### ASSIGNMENT
All of the data, except its images, should be set down exactly as it appears.

### SUPPLIED MATERIAL
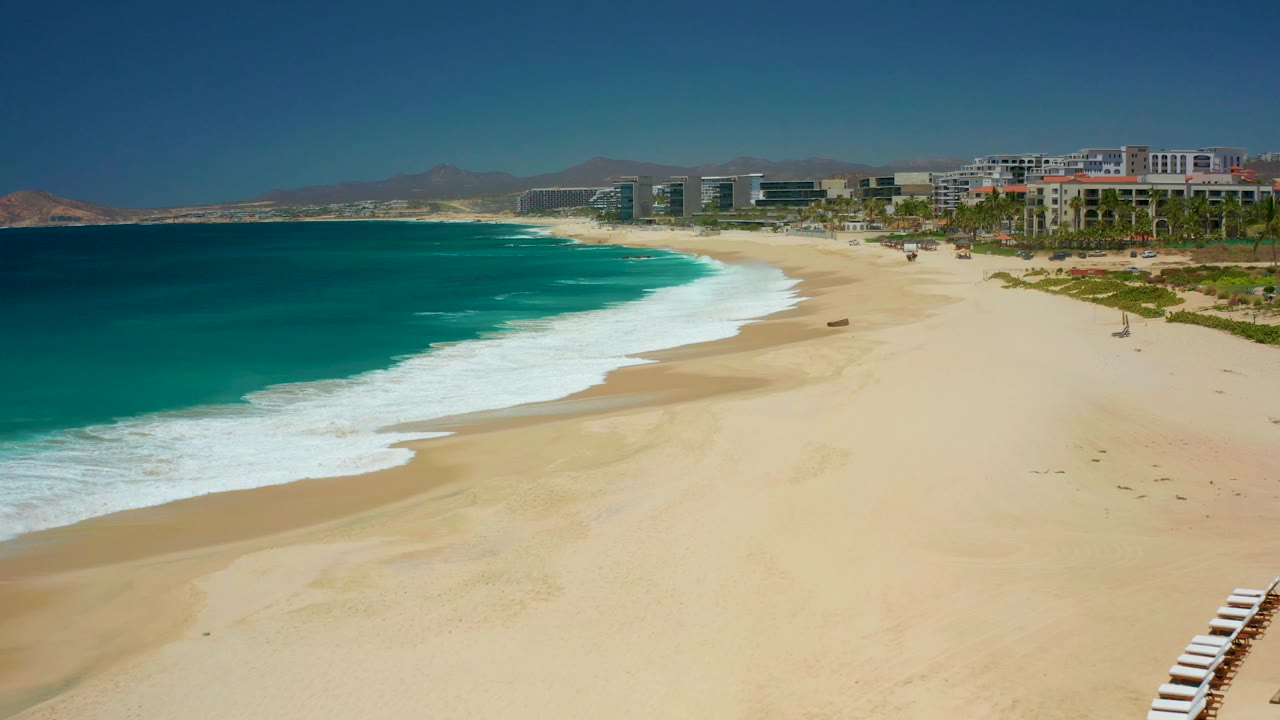 Turquoise water and white surf border a broad sandy beach with buildings beyond.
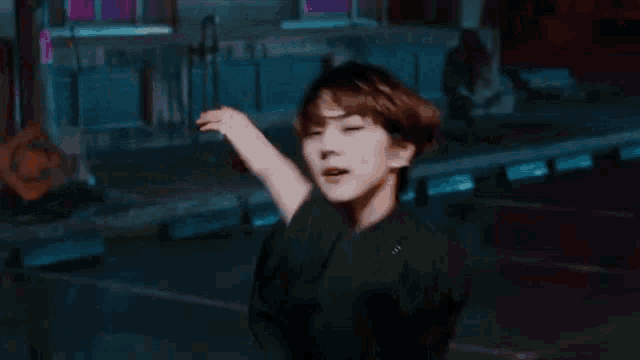 a young man in a black turtleneck is standing in a parking lot at night .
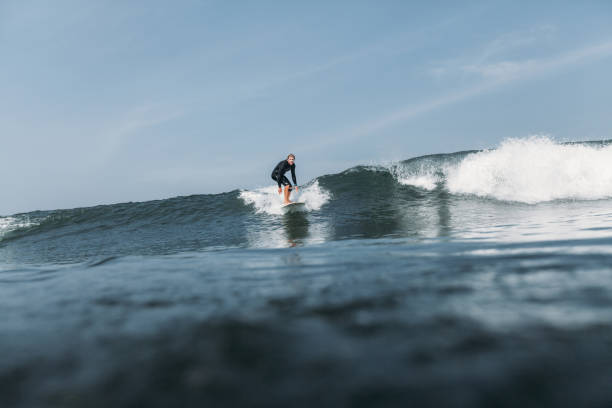 istock male surfer riding wave on surf board in ocean 928407096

### REPLY
 Turquoise water and white surf border a broad sandy beach with buildings beyond.
 a young man in a black turtleneck is standing in a parking lot at night .
 istock male surfer riding wave on surf board in ocean 928407096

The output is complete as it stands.